**Document:**

%%

West Mercia 2017Read more about West Mercia
This is HMICFRS’ fourth PEEL (police effectiveness, efficiency and legitimacy) assessment of West Mercia Police. PEEL is designed to give the public information about how their local police force is performing in several important areas, in a way that is comparable both across England and Wales, and year on year. The assessment is updated throughout the year with our inspection findings and reports.
The extent to which the force is effective at keeping people safe and reducing crime requires improvement.
The extent to which the force is efficient at keeping people safe and reducing crime is good.
The extent to which the force is legitimate at keeping people safe and reducing crime requires improvement.
Wendy Williams, Her Majesty’s Inspector of Constabulary
Read my assessment of West Mercia Police below.
I have concerns about the performance of West Mercia Police in keeping people safe and reducing crime, and grave concerns about the force’s effectiveness in protecting the public from serious and organised crime. In view of these findings, I have been in regular contact with the chief constable, as I do not underestimate how much improvement is needed.
Although its workforce appreciates the importance of protecting vulnerable people, the force’s use of problem-solving techniques to prevent crime and anti-social behaviour is not consistently effective.
The force has a good understanding of demand, and its strategic alliance with Warwickshire Police has enabled both forces to make considerable savings and achieve efficiencies. Its change programme is both ambitious and innovative.
The force needs to do more to ensure the workforce behaves ethically and lawfully, and to improve its use of coercive powers. However, the force is working to improve the way it develops individual performance, and its leaders demonstrate a growing commitment to health and wellbeing.
I am disappointed that overall the force’s performance has declined since last year.
How effective is the force at keeping people safe and reducing crime?
West Mercia Police has been assessed as requiring improvement in respect of how effective it is at keeping people safe and reducing crime. This contrasts with last year’s assessment, when we judged the force to be good.
The workforce understands the force’s vision to protect the most vulnerable and there are well-established channels of communication in place with different communities. However, the use of structured problem-solving techniques to prevent crime and anti-social behaviour is not widespread within neighbourhood teams and the force’s understanding of its communities is insufficiently developed. This means its response to problems is not always based on local feedback and it does not evaluate its use of tactics and interventions to improve its service to the public. In addition, response officers do not currently contribute to the community policing model and neighbourhood officers are sometimes reassigned to other duties; collectively this is likely to undermine the force’s commitment to local people.
The workforce displays a strong understanding of the signs of vulnerability. However, the force needs to improve its initial response to incidents involving vulnerable people, particularly victims of domestic abuse. Although the force generally investigates crimes involving vulnerable people to a good standard, it needs to ensure that investigators’ workloads are manageable and effectively supervised. The scheduled replacement of outdated ICT systems in the control room is anticipated to improve how the force recognises and responds to the needs of vulnerable people.

%%

**Given material:**
%%

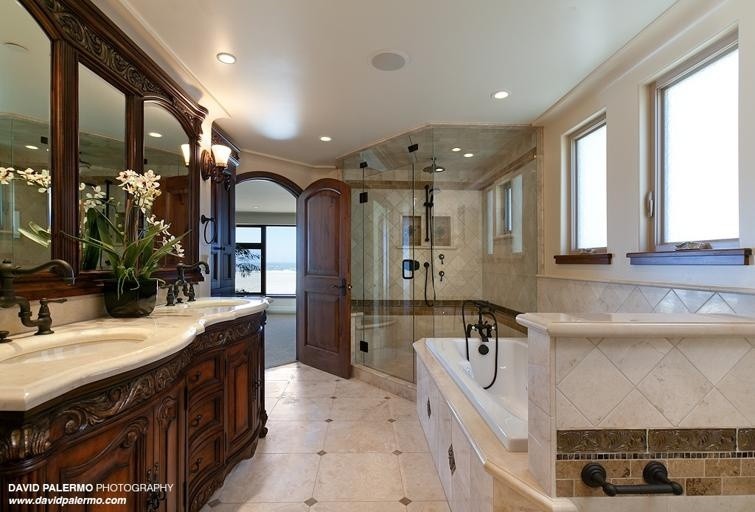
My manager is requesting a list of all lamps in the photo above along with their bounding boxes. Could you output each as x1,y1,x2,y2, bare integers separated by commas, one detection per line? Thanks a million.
200,143,231,183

%%

**Problem set:**
#1 Rewrite the paragraph of the West Mercia Police assessment that begins "The workforce displays a strong understanding" as a short bulleted list, keeping its main facts.
#2 Write the next paragraph of the West Mercia Police assessment, picking up after its final sentence.
The data has no connection to the West Mercia Police assessment.

**Responses to the tasks:**
#1
- Staff recognize the signs of vulnerability well.
- The force must improve its initial response to incidents involving vulnerable people, especially victims of domestic abuse.
- Crimes involving vulnerable people are generally investigated to a good standard, but investigators' workloads need to be manageable and effectively supervised.
- The scheduled replacement of outdated control-room ICT systems is expected to improve how the force recognizes and responds to vulnerable people's needs.

#2
The force’s approach to serious and organised crime is a cause of concern. There are weaknesses in the way it assesses the risks posed by organised crime groups (OCGs), and its processes for scrutinising the use of tactics and interventions are under development. It is failing to assess the impact of its efforts to disrupt OCG activities in accordance with national guidelines. The force needs to ensure that the prevention of serious and organised crime is based on a comprehensive understanding of the threats posed. It also needs to work more closely with its partner organisations (such as local authorities, or health and education services) to understand and prevent this type of criminality.
West Mercia Police has the necessary arrangements in place to ensure that it can fulfil its national policing responsibilities, and to respond to an attack requiring an armed response.
How efficient is the force at keeping people safe and reducing crime?
West Mercia Police is judged to be good in the efficiency with which it keeps people safe and reduces crime. Our overall judgment this year is the same as last year. The force is judged to be good in its understanding of demand; its use of resources to manage demand is assessed to be good; and its planning for future demand is also judged to be good.
West Mercia Police has a good understanding of current and likely future demand and continually assesses its ability to respond effectively. Its strategic alliance with Warwickshire Police is a strength that has enabled both forces to make considerable savings. Forthcoming developments include the introduction of new control rooms, supported by advances in technology that include new command and control, intelligence and mobile data systems. These developments are timely, because the force is experiencing operational pressures within its control rooms, leading to inefficient processes for call-handling and crime management. The force is refining its new investigative model to improve how it manages crimes and transfer of investigations to officers with the right skills.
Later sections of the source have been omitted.